- _Your instructions_
Reproduce all of the material below line for line without changing anything, but leave out the pictures.

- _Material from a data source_
------------------------------------------------
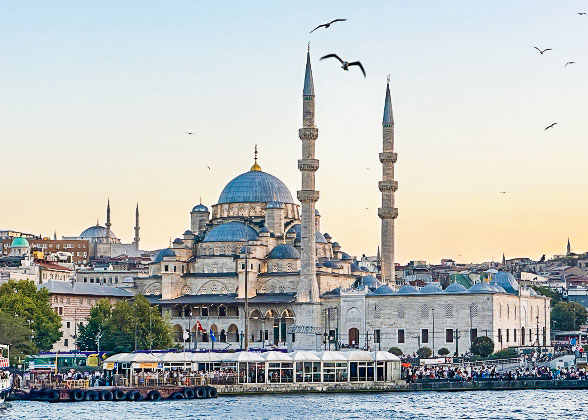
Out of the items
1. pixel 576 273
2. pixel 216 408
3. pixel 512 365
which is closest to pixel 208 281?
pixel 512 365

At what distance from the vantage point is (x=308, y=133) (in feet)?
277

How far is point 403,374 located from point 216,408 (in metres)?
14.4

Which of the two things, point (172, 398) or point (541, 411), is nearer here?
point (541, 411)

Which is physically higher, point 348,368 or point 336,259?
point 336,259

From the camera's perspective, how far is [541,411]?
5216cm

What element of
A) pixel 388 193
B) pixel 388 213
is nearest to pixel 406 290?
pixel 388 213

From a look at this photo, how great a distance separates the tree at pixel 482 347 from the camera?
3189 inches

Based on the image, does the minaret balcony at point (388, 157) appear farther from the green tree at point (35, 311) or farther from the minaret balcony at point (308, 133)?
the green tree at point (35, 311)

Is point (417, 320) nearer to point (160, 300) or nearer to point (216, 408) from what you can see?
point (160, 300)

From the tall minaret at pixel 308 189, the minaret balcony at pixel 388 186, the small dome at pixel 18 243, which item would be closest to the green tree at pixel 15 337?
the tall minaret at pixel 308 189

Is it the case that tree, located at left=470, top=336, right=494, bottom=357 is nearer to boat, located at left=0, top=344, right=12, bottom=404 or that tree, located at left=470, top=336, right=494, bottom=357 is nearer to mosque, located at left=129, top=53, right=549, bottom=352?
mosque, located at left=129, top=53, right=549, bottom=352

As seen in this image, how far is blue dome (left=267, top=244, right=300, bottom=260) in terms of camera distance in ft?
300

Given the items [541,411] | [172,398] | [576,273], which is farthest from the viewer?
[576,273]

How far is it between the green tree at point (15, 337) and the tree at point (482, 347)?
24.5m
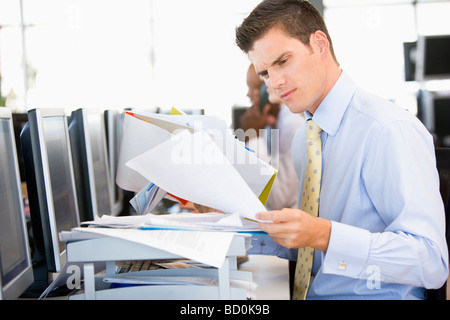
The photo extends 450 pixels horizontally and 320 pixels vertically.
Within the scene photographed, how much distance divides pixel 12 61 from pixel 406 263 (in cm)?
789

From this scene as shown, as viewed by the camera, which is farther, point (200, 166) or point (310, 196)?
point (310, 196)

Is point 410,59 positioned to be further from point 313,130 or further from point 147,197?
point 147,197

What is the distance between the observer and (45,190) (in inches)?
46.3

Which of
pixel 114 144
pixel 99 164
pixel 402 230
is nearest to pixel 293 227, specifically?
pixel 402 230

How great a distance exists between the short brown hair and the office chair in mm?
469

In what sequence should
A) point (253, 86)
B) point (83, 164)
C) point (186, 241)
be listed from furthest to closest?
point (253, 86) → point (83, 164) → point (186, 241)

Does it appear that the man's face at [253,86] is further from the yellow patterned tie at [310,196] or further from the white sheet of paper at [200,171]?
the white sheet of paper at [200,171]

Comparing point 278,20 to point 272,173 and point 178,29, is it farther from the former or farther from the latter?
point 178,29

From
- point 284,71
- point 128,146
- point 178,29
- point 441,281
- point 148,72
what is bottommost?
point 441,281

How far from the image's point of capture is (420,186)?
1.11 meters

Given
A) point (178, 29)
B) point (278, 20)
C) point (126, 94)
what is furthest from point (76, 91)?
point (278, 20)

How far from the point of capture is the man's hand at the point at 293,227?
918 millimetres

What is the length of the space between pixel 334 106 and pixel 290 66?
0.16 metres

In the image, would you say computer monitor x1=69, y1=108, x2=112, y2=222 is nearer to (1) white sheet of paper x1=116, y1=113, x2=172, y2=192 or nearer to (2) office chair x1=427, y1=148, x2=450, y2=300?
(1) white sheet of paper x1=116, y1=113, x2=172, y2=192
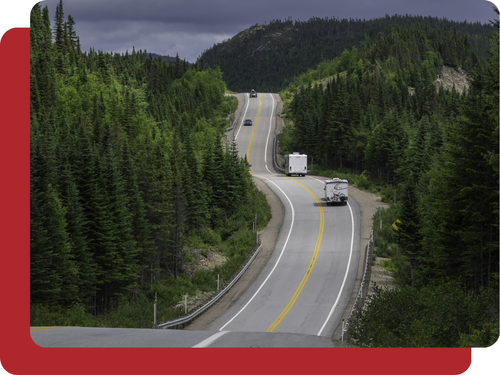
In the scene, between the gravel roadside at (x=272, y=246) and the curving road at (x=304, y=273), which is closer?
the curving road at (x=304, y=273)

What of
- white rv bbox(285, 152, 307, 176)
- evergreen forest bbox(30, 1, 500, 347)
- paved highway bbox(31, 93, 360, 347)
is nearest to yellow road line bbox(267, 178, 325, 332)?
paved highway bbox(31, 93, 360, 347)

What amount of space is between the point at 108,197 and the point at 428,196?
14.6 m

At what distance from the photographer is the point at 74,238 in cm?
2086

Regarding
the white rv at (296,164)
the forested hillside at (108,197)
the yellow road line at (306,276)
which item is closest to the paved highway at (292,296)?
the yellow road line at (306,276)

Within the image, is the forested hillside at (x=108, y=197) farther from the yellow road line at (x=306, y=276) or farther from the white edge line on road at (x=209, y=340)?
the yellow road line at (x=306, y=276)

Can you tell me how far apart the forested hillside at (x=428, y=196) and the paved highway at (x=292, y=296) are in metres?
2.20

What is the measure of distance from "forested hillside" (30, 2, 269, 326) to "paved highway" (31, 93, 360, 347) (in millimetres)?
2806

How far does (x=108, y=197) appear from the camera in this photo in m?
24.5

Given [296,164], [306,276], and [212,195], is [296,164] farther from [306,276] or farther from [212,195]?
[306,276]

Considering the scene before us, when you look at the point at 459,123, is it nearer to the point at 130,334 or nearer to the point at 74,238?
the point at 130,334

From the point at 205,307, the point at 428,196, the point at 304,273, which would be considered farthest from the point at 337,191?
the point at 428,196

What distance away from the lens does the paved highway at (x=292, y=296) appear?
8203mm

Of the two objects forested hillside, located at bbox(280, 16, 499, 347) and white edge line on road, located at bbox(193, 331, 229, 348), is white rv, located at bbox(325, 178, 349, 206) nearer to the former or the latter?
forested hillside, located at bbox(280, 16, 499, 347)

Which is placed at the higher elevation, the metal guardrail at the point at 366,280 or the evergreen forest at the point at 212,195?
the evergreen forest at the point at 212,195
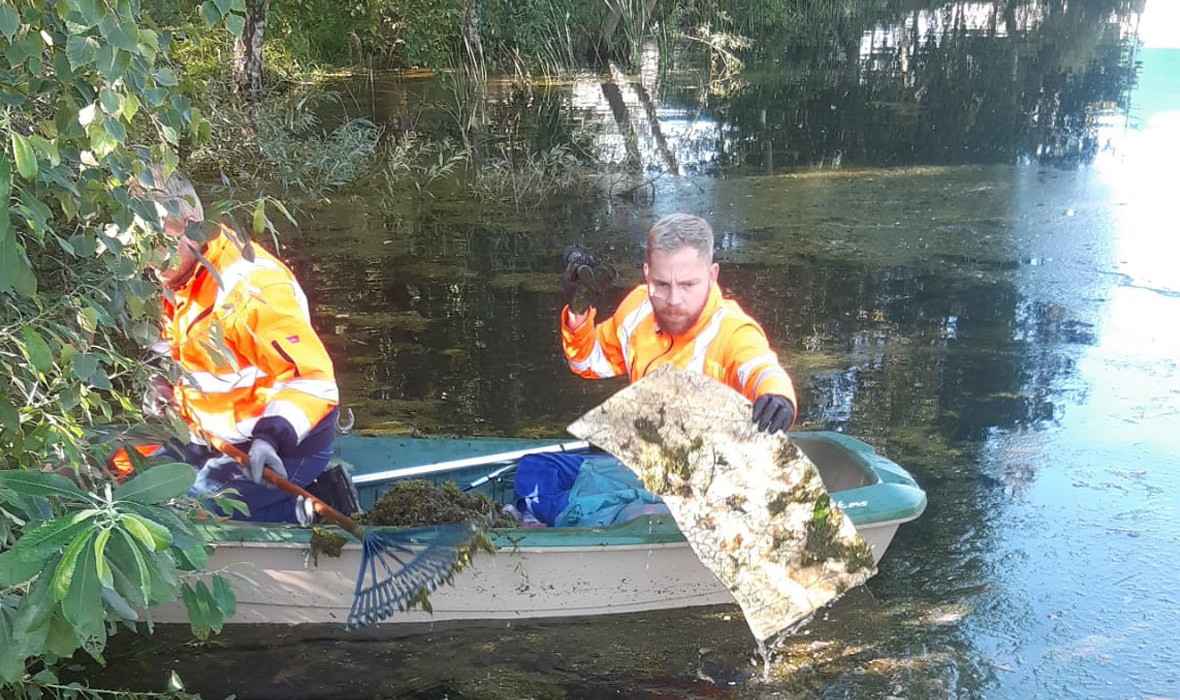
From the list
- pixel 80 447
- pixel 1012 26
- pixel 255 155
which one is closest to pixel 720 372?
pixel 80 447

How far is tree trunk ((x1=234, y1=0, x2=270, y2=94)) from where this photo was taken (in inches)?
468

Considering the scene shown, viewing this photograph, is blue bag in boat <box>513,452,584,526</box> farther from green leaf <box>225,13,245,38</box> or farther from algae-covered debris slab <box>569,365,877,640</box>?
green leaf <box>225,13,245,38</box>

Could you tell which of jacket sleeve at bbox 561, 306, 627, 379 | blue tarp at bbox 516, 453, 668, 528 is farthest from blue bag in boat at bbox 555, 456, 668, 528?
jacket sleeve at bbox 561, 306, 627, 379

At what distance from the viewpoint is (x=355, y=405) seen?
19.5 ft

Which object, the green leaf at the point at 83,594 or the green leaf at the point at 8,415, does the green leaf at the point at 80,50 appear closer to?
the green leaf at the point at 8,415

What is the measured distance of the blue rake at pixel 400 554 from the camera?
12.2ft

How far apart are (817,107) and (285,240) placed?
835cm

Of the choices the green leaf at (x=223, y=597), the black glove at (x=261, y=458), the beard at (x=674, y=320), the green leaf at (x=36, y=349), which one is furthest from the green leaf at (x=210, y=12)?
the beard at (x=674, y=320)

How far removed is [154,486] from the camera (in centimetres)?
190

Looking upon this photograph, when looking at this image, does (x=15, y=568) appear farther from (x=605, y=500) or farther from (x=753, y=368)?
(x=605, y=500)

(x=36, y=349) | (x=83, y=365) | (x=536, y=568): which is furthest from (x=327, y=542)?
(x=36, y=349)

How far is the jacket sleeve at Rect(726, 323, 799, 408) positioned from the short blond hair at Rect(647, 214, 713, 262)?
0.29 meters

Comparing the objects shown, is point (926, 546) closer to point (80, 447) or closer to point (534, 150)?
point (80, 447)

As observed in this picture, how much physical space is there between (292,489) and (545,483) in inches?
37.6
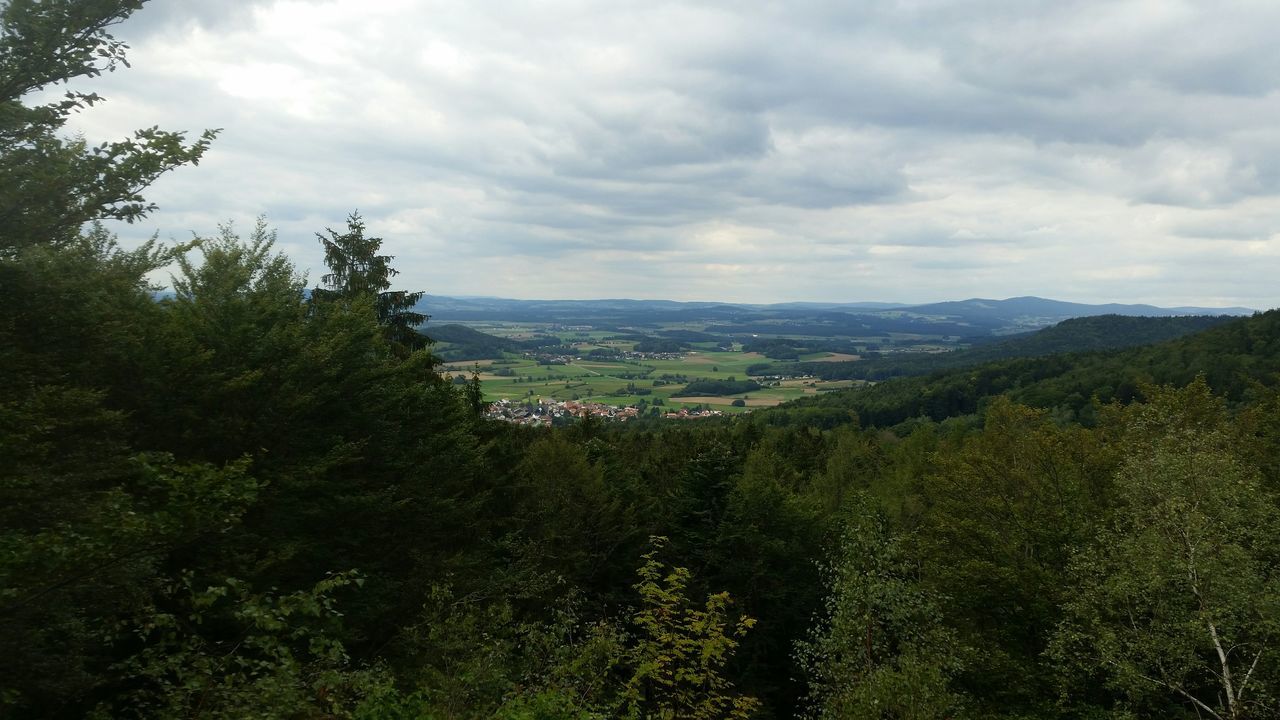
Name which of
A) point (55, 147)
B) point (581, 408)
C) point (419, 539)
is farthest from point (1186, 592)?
------------------------------------------------
- _Task response_
Out of the items
1. pixel 576 273
2. pixel 216 408
3. pixel 512 365
which is closest to pixel 208 281?
pixel 512 365

At what distance from the vantage point is (x=308, y=133) (in feet)?
277

How far is point 403,374 located from point 216,408 (in metres)?
14.4

Which of the two things, point (172, 398) or point (541, 411), is nearer here?
point (541, 411)

Which is physically higher, point 348,368 or point 336,259?
point 336,259

From the camera's perspective, how far is [541,411]?
5216cm

What element of
A) pixel 388 193
B) pixel 388 213
is nearest to pixel 406 290?
pixel 388 213

From a look at this photo, how great a distance separates the tree at pixel 482 347 from the camera?
3189 inches

Based on the image, does the minaret balcony at point (388, 157) appear farther from the green tree at point (35, 311) or farther from the minaret balcony at point (308, 133)?
the green tree at point (35, 311)

Is point (417, 320) nearer to point (160, 300) or nearer to point (216, 408) from what you can see?
point (160, 300)

From the tall minaret at pixel 308 189, the minaret balcony at pixel 388 186, the small dome at pixel 18 243, which item would be closest to the green tree at pixel 15 337?
the tall minaret at pixel 308 189

Is it the case that tree, located at left=470, top=336, right=494, bottom=357 is nearer to boat, located at left=0, top=344, right=12, bottom=404 or that tree, located at left=470, top=336, right=494, bottom=357 is nearer to mosque, located at left=129, top=53, right=549, bottom=352?
mosque, located at left=129, top=53, right=549, bottom=352

As seen in this image, how far is blue dome (left=267, top=244, right=300, bottom=260) in terms of camera distance in ft?
300

Given the items [541,411] | [172,398] | [576,273], which is farthest from the viewer?
[576,273]

How far is it between the green tree at point (15, 337) and the tree at point (482, 347)?
24.5m
The photo extends 450 pixels horizontally and 320 pixels vertically.
Within the scene photographed, how much distance divides pixel 12 61 from pixel 406 263 (in cm)?
789

From this scene as shown, as viewed by the camera, which is farther, point (200, 166) or point (310, 196)?
point (310, 196)

Is point 410,59 positioned to be further from point 313,130 or further from point 147,197?
point 147,197

What is the distance between the observer and (45,190) (in inches)?
46.3

Which of
pixel 114 144
pixel 99 164
pixel 402 230
is nearest to pixel 293 227, specifically?
pixel 402 230

How great a distance exists between the short brown hair and the office chair in mm?
469

In what sequence should
A) point (253, 86)
B) point (83, 164)
C) point (186, 241)
be listed from furthest to closest?
point (253, 86) → point (83, 164) → point (186, 241)

Does it appear that the man's face at [253,86] is further from the yellow patterned tie at [310,196] or further from the white sheet of paper at [200,171]?
the white sheet of paper at [200,171]

Comparing point 278,20 to point 272,173 and point 178,29, is it farther from the former or farther from the latter?
point 178,29

From
- point 284,71
- point 128,146
- point 178,29
- point 441,281
- point 148,72
what is bottommost?
point 441,281

How far from the image's point of capture is (420,186)?
1.11 meters

Given
A) point (178, 29)
B) point (278, 20)
C) point (126, 94)
what is furthest from point (76, 91)?
point (278, 20)

How far from the point of capture is the man's hand at the point at 293,227?
918 millimetres

What is the length of the space between pixel 334 106 and pixel 290 66?
0.16 metres

In the image, would you say computer monitor x1=69, y1=108, x2=112, y2=222 is nearer to (1) white sheet of paper x1=116, y1=113, x2=172, y2=192 or nearer to (2) office chair x1=427, y1=148, x2=450, y2=300?
(1) white sheet of paper x1=116, y1=113, x2=172, y2=192
In the scene, between the gravel roadside at (x=272, y=246) and the curving road at (x=304, y=273), which is closer?
the curving road at (x=304, y=273)

What of
- white rv bbox(285, 152, 307, 176)
- evergreen forest bbox(30, 1, 500, 347)
- paved highway bbox(31, 93, 360, 347)
is nearest to yellow road line bbox(267, 178, 325, 332)?
paved highway bbox(31, 93, 360, 347)

What amount of space is between the point at 108,197 and the point at 428,196?
14.6 m

At what distance from the photographer is the point at 74,238 in cm?
2086

Regarding
the white rv at (296,164)
the forested hillside at (108,197)
the yellow road line at (306,276)
which item is closest to the paved highway at (292,296)?
the yellow road line at (306,276)

Within the image, is the forested hillside at (x=108, y=197) farther from the yellow road line at (x=306, y=276) or farther from the white edge line on road at (x=209, y=340)?
the yellow road line at (x=306, y=276)

Can you tell me how far apart the forested hillside at (x=428, y=196) and the paved highway at (x=292, y=296) are in metres?
2.20

What is the measure of distance from "forested hillside" (30, 2, 269, 326) to "paved highway" (31, 93, 360, 347) (in millimetres)?
2806

How far does (x=108, y=197) appear from the camera in this photo in m?
24.5

Given [296,164], [306,276], and [212,195], is [296,164] farther from [306,276] or farther from [212,195]?
[306,276]

Considering the scene before us, when you look at the point at 459,123, is it nearer to the point at 130,334 or nearer to the point at 74,238?
the point at 130,334

From the point at 205,307, the point at 428,196, the point at 304,273, which would be considered farthest from the point at 337,191?
the point at 428,196

What distance away from the lens does the paved highway at (x=292, y=296) appear?
8203mm

Of the two objects forested hillside, located at bbox(280, 16, 499, 347) and white edge line on road, located at bbox(193, 331, 229, 348), is white rv, located at bbox(325, 178, 349, 206) nearer to the former or the latter?
forested hillside, located at bbox(280, 16, 499, 347)

Which is placed at the higher elevation, the metal guardrail at the point at 366,280 or the evergreen forest at the point at 212,195?
the evergreen forest at the point at 212,195
From the list
- pixel 80 447
- pixel 1012 26
- pixel 255 155
which one is closest to pixel 720 372?
pixel 80 447

How far is tree trunk ((x1=234, y1=0, x2=270, y2=94)) from where this photo was taken (in inches)?
468

Considering the scene shown, viewing this photograph, is blue bag in boat <box>513,452,584,526</box> farther from green leaf <box>225,13,245,38</box> or farther from algae-covered debris slab <box>569,365,877,640</box>?
green leaf <box>225,13,245,38</box>

Could you tell which of jacket sleeve at bbox 561, 306, 627, 379 | blue tarp at bbox 516, 453, 668, 528 is farthest from blue bag in boat at bbox 555, 456, 668, 528?
jacket sleeve at bbox 561, 306, 627, 379

At what distance from the viewpoint is (x=355, y=405) seen?
19.5 ft

Which object, the green leaf at the point at 83,594 or the green leaf at the point at 8,415, does the green leaf at the point at 80,50 appear closer to?
the green leaf at the point at 8,415

What is the measured distance of the blue rake at pixel 400 554 from the camera?
12.2ft

How far apart are (817,107) and (285,240) placed?
835cm

Of the choices the green leaf at (x=223, y=597), the black glove at (x=261, y=458), the beard at (x=674, y=320), the green leaf at (x=36, y=349), which one is furthest from the green leaf at (x=210, y=12)?
the beard at (x=674, y=320)

How far removed is [154,486] from the camera (in centimetres)?
190

Looking upon this photograph, when looking at this image, does (x=15, y=568) appear farther from (x=605, y=500) or farther from (x=753, y=368)?
(x=605, y=500)

(x=36, y=349) | (x=83, y=365) | (x=536, y=568): which is furthest from (x=327, y=542)?
(x=36, y=349)

How far is the jacket sleeve at Rect(726, 323, 799, 408) positioned from the short blond hair at Rect(647, 214, 713, 262)?
0.29 meters

Comparing the objects shown, is point (926, 546) closer to point (80, 447) or closer to point (534, 150)?
point (80, 447)

As observed in this picture, how much physical space is there between (292,489) and (545,483) in inches?
37.6
Name which of
A) point (55, 147)
B) point (581, 408)
C) point (419, 539)
is farthest from point (1186, 592)?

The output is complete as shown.